BigSurv18 program


Wednesday 24th October Thursday 25th October Friday 26th October Saturday 27th October





Leveraging Big Data for Improving Health Research… the Initial Visit

Chair Mr Charlie Knott (RTI International)
TimeFriday 26th October, 09:45 - 11:15
Room: 40.105

Mapping Behavioral Influencers in the Pharmaceutical Industry

Ms Elizabeth Rountree (Charles River Associates)
Mr Rob Sederman (Charles River Associates)
Mr Michael Roy (Charles River Associates)
Dr Kristen Backor (Charles River Associates) - Presenting Author
Ms Erika Sloan (Charles River Associates)
Mrs Greta Olesen (Charles River Associates)

Pharmaceutical companies have a need to identify behavioral influencers (Key Opinion Leaders, known as KOLs) whose prescribing decisions influence others in their network. Traditional identification of key prescribers has come from a fairly simple process of ranking physicians based on insurance claims volume – the more claims, the more important the physician. However, relying on claims excludes KOLs who influence other physicians to prescribe more, even though they do not prescribe as much personally. Our approach leveraged organizational network analytics, secondary data on thought leadership, and quantitative primary market research to develop a list of KOLs more effectively than traditional methods.

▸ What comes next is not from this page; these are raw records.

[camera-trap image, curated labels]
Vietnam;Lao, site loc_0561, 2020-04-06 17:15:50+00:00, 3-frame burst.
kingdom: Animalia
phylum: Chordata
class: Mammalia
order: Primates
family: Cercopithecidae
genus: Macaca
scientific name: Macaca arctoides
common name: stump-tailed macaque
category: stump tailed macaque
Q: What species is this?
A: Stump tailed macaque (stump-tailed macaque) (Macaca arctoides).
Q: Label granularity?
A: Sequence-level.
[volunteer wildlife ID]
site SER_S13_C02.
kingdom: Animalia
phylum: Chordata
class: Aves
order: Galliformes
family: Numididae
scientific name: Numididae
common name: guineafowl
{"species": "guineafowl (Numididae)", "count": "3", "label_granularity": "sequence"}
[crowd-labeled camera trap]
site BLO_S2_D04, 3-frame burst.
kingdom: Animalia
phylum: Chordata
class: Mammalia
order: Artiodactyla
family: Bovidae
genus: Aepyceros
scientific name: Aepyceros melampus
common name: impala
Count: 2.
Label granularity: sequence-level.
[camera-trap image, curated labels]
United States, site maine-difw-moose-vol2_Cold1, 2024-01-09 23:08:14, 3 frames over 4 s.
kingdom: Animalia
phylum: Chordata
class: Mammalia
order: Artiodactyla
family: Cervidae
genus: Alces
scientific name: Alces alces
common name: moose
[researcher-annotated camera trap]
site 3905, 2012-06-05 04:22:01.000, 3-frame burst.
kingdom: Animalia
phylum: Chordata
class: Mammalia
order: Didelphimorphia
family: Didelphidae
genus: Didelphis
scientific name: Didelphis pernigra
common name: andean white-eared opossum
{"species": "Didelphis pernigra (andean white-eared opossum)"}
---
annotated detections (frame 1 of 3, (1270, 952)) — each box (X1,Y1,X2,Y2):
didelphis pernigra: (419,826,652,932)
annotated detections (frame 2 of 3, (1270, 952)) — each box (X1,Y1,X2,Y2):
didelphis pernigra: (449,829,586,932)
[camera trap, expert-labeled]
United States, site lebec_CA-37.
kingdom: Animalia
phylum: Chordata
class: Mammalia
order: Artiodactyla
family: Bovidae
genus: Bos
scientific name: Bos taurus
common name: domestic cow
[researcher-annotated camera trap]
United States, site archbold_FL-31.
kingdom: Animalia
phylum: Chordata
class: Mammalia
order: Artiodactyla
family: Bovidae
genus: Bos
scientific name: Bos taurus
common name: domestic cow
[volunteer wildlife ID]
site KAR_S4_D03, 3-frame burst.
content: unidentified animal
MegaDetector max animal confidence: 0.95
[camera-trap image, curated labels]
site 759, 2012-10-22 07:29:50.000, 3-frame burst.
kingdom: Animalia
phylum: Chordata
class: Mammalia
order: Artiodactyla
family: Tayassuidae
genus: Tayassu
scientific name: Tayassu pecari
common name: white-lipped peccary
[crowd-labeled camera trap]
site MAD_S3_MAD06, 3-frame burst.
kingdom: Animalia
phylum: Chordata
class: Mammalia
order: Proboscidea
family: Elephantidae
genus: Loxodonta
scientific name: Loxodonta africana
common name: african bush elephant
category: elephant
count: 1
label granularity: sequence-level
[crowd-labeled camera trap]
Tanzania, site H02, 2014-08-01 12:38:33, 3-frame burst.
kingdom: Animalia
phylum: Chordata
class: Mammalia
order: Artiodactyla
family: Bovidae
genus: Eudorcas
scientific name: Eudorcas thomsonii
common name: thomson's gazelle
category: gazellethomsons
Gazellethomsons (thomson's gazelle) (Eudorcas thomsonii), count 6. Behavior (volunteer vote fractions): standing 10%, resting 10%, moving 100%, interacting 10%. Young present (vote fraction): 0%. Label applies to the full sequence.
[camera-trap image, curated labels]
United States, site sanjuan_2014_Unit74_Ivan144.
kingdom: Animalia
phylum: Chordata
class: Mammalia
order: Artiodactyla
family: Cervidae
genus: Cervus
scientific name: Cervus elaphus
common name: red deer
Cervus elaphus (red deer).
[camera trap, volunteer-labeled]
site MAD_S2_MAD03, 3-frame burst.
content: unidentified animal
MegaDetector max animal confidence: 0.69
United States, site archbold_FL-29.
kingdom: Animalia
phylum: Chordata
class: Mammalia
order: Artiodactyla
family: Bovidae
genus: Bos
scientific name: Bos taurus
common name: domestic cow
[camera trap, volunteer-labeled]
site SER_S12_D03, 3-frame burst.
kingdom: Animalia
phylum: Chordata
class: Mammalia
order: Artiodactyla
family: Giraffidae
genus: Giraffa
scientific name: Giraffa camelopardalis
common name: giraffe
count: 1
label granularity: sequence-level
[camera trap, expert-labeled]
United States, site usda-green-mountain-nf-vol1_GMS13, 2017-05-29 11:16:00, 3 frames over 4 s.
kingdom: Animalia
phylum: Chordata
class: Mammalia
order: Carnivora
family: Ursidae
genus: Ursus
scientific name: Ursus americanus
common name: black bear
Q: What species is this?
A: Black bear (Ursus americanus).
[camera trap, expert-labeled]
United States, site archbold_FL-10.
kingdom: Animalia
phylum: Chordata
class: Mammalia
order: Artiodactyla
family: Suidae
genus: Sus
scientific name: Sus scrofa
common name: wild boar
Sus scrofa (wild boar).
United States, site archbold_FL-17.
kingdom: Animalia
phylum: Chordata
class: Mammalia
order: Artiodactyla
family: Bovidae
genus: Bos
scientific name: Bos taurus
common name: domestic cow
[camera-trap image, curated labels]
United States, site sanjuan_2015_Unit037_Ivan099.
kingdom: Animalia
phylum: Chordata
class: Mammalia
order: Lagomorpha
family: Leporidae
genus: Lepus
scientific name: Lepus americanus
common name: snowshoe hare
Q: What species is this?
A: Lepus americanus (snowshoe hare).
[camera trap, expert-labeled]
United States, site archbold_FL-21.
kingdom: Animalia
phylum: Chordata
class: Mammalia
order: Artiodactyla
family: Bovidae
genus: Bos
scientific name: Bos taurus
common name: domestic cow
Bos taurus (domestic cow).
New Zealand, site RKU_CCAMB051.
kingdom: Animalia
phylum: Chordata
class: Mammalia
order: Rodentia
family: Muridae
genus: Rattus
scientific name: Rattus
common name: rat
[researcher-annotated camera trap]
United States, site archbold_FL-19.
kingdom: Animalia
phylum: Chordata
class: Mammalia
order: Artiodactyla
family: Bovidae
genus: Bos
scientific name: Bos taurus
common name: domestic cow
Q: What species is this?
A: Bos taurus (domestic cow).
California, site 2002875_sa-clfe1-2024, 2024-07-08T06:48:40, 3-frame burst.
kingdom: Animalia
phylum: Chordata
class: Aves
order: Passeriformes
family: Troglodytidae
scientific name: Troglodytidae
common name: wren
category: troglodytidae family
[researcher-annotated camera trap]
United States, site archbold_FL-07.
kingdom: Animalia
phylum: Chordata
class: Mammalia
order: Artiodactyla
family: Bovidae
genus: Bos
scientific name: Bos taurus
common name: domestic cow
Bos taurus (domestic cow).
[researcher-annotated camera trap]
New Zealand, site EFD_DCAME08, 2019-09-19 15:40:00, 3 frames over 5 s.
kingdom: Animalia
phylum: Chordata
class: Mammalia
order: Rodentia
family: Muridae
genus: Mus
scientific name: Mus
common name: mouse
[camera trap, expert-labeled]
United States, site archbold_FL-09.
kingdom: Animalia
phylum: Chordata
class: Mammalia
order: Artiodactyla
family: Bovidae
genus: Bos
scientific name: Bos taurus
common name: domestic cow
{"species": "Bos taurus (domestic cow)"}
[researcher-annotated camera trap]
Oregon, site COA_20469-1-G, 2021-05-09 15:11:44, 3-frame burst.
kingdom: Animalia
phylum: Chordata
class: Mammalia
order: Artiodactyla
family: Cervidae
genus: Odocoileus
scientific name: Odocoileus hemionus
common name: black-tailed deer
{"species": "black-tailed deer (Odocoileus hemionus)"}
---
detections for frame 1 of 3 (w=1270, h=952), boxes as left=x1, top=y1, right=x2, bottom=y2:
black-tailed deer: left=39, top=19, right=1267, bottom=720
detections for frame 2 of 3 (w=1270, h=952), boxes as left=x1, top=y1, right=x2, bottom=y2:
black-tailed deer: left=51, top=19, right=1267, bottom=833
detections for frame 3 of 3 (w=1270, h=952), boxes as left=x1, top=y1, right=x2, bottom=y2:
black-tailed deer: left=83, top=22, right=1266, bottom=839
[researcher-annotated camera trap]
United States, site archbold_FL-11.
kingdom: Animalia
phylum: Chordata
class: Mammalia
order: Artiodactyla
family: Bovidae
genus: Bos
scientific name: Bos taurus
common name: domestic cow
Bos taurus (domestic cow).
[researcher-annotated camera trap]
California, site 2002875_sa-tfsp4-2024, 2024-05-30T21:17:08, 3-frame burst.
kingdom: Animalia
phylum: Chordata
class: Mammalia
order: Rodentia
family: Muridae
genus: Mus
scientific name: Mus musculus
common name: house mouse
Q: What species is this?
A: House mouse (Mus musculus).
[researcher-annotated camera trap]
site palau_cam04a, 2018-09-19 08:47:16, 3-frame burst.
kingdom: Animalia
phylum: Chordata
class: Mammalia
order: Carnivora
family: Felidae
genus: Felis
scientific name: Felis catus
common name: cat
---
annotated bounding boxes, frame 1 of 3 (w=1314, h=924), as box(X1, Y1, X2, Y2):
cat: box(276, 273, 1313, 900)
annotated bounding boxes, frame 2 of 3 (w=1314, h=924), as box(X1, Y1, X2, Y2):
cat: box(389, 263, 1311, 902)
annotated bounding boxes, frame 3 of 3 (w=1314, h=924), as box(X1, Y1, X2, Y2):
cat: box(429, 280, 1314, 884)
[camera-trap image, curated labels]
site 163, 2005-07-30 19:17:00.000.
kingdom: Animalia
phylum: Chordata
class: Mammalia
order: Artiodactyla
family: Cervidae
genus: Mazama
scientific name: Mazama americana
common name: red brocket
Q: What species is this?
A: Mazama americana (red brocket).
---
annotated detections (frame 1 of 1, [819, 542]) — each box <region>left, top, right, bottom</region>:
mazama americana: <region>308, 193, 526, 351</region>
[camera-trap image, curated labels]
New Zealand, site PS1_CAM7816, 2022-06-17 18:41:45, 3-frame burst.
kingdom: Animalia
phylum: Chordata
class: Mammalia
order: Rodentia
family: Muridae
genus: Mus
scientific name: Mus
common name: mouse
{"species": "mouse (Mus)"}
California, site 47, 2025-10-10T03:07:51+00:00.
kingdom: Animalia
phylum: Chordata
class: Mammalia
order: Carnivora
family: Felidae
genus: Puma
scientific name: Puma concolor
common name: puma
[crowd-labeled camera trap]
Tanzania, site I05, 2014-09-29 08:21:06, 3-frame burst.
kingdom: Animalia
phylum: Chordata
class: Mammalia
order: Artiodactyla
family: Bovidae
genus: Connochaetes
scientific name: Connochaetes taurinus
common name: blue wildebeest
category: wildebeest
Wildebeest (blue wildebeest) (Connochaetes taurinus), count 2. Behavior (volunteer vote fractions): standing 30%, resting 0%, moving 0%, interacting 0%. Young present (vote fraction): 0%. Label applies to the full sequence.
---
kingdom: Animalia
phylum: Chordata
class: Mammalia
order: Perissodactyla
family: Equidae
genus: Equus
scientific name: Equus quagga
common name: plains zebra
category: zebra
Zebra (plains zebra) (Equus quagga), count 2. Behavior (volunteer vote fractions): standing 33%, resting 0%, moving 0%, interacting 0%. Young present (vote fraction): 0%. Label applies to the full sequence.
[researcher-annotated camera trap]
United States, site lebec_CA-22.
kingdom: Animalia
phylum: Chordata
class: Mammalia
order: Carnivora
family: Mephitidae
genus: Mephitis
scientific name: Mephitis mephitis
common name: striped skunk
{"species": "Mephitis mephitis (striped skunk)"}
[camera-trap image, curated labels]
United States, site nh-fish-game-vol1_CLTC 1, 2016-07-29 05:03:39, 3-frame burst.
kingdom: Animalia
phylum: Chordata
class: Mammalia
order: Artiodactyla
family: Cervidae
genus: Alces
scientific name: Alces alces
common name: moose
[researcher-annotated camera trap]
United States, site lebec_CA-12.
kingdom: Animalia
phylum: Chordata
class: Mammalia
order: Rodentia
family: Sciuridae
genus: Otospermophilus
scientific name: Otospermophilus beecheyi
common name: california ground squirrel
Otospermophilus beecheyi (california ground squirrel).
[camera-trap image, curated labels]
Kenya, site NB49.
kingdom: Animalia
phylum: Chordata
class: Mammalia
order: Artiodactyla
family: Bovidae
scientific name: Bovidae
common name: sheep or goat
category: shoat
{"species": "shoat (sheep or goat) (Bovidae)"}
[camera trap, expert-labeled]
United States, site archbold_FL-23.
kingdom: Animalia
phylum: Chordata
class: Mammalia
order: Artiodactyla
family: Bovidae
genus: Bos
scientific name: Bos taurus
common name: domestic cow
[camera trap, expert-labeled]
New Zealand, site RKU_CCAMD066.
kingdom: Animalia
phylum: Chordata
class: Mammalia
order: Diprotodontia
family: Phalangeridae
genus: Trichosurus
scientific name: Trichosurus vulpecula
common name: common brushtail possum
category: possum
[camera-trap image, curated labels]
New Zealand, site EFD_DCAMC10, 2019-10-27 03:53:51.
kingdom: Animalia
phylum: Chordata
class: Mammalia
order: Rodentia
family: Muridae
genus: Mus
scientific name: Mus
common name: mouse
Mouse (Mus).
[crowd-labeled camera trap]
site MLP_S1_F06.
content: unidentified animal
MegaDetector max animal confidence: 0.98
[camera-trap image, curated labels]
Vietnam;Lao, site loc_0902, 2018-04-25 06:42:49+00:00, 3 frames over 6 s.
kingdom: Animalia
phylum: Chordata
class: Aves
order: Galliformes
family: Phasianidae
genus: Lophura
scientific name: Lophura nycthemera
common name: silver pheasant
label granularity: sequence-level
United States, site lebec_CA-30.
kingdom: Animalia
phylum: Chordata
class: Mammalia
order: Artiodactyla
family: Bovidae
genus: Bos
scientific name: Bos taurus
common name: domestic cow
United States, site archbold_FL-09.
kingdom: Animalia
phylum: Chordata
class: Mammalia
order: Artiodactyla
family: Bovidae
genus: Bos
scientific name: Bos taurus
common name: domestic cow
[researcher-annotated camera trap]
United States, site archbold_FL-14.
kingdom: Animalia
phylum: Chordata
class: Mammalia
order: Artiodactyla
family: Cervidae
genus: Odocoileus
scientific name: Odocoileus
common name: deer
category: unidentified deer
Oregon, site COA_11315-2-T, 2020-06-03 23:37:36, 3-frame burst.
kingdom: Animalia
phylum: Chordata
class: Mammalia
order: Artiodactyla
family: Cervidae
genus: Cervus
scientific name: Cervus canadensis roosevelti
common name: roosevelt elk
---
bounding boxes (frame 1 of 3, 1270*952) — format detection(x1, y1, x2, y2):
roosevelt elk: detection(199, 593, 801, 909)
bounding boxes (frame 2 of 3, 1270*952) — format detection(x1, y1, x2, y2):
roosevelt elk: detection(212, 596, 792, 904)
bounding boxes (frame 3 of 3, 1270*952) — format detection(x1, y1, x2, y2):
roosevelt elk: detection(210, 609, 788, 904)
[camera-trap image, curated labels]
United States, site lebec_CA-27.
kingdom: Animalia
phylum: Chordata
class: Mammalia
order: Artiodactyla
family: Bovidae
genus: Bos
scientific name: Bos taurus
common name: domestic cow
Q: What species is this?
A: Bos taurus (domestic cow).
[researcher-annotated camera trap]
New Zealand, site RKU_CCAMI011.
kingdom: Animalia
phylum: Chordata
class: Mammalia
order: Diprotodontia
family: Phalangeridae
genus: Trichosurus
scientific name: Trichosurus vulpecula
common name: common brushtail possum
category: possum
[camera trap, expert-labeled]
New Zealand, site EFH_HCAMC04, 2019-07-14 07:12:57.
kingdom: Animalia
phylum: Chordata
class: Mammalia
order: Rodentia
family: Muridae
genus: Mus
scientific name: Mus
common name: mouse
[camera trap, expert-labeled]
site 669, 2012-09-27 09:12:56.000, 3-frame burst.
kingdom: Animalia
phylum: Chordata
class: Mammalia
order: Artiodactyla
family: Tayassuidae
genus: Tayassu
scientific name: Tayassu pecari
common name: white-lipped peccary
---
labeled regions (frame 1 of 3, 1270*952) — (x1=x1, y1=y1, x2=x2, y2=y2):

In the initial stage, proprietary network analytics were used to map the connectivity of behavioral influencers using thousands of data points, including patient-level claims, prescriptions, and affiliation data. We then developed a methodology for assigning influence scores for prescribing, based on decisions for shared patients (e.g., referrals, consults, initiations, switches) within the network. Additional influence scores for thought leadership (from physicians who may treat fewer patients but are involved in developing standard of care) were developed through secondary research focused on signifiers like publishing relevant articles (via PubMed) and participation in pharmaceutical advisory boards (via payment data). In the market research portion, a quantitative survey of practicing physicians was used to directly identify those perceived as KOLs on a national and local level. Each respondent gave names and information about perceived KOLs nationally and in the physician’s local area. The survey also collected information on KOL interactions not included in claims data (e.g., interactions at speaker programs/conferences, article reviews, patient-specific consultations, etc.).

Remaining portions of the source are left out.